---------- Recorded data
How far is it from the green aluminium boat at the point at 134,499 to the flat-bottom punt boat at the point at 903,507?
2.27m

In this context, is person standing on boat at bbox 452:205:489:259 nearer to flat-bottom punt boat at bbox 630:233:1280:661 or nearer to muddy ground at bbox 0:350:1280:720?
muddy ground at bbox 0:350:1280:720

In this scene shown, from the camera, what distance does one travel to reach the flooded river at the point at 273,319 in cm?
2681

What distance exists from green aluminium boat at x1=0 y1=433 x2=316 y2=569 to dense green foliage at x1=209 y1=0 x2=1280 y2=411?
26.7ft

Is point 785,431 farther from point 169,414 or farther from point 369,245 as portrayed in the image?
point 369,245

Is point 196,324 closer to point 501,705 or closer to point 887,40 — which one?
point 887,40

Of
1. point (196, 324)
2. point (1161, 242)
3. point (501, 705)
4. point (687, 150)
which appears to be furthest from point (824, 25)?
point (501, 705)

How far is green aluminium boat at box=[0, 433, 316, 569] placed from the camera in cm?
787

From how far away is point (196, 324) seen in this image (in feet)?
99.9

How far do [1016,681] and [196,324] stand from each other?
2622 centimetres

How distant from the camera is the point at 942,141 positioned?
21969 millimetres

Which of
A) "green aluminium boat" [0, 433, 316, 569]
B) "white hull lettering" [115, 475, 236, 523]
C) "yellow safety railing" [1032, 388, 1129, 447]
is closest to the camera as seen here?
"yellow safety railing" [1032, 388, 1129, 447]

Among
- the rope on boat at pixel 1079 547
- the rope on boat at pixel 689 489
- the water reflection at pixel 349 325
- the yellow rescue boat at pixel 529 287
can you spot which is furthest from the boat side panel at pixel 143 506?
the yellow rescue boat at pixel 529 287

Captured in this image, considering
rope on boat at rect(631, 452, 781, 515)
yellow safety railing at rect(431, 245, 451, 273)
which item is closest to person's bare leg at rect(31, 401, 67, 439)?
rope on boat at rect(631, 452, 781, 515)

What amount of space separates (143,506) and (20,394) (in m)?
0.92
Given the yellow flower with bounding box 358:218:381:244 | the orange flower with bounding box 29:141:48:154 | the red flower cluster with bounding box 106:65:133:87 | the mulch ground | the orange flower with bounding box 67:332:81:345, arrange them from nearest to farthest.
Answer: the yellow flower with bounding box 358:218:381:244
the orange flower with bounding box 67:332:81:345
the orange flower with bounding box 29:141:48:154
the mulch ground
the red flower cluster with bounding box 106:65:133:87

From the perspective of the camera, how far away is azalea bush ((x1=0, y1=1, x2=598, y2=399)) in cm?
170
--------------------
▸ Goal:
Copy out all of the records above word for word, keeping every line in its original order.

▸ Reply to the exercise:
How far is it from the green aluminium boat at the point at 134,499 to the flat-bottom punt boat at the point at 903,507?
2.27m

In this context, is person standing on boat at bbox 452:205:489:259 nearer to flat-bottom punt boat at bbox 630:233:1280:661 or nearer to muddy ground at bbox 0:350:1280:720?
muddy ground at bbox 0:350:1280:720

In this scene shown, from the camera, what distance does one travel to reach the flooded river at the point at 273,319 in cm?
2681

What distance exists from green aluminium boat at x1=0 y1=433 x2=316 y2=569 to dense green foliage at x1=209 y1=0 x2=1280 y2=411?
26.7ft

Is point 785,431 farther from point 169,414 or farther from point 369,245 as portrayed in the image?
point 369,245

Is point 196,324 closer to point 501,705 or closer to point 887,40 — which one?
point 887,40

Of
1. point (196, 324)
2. point (1161, 242)
3. point (501, 705)
4. point (687, 150)
which appears to be furthest from point (824, 25)?
point (501, 705)

How far is green aluminium boat at box=[0, 433, 316, 569] placed from the camera in cm?
787

From how far away is point (196, 324) seen in this image (in feet)?
99.9

How far do [1016,681] and [196,324] stand from each other?
2622 centimetres

How distant from the camera is the point at 942,141 positioned?
21969 millimetres

Which of
A) "green aluminium boat" [0, 433, 316, 569]
B) "white hull lettering" [115, 475, 236, 523]
C) "yellow safety railing" [1032, 388, 1129, 447]
is closest to the camera as seen here?
"yellow safety railing" [1032, 388, 1129, 447]

Among
- the rope on boat at pixel 1079 547
- the rope on boat at pixel 689 489
- the water reflection at pixel 349 325
- the yellow rescue boat at pixel 529 287
can you spot which is furthest from the boat side panel at pixel 143 506?
the yellow rescue boat at pixel 529 287

Captured in this image, considering
rope on boat at rect(631, 452, 781, 515)
yellow safety railing at rect(431, 245, 451, 273)
which item is closest to person's bare leg at rect(31, 401, 67, 439)?
rope on boat at rect(631, 452, 781, 515)

What amount of space separates (143,506) and (20,394) (in m)?
0.92
Given the yellow flower with bounding box 358:218:381:244 | the orange flower with bounding box 29:141:48:154 | the red flower cluster with bounding box 106:65:133:87 | the mulch ground | the orange flower with bounding box 67:332:81:345, arrange them from nearest to farthest.
Answer: the yellow flower with bounding box 358:218:381:244
the orange flower with bounding box 67:332:81:345
the orange flower with bounding box 29:141:48:154
the mulch ground
the red flower cluster with bounding box 106:65:133:87

From the perspective of the camera, how far away is azalea bush ((x1=0, y1=1, x2=598, y2=399)) in cm?
170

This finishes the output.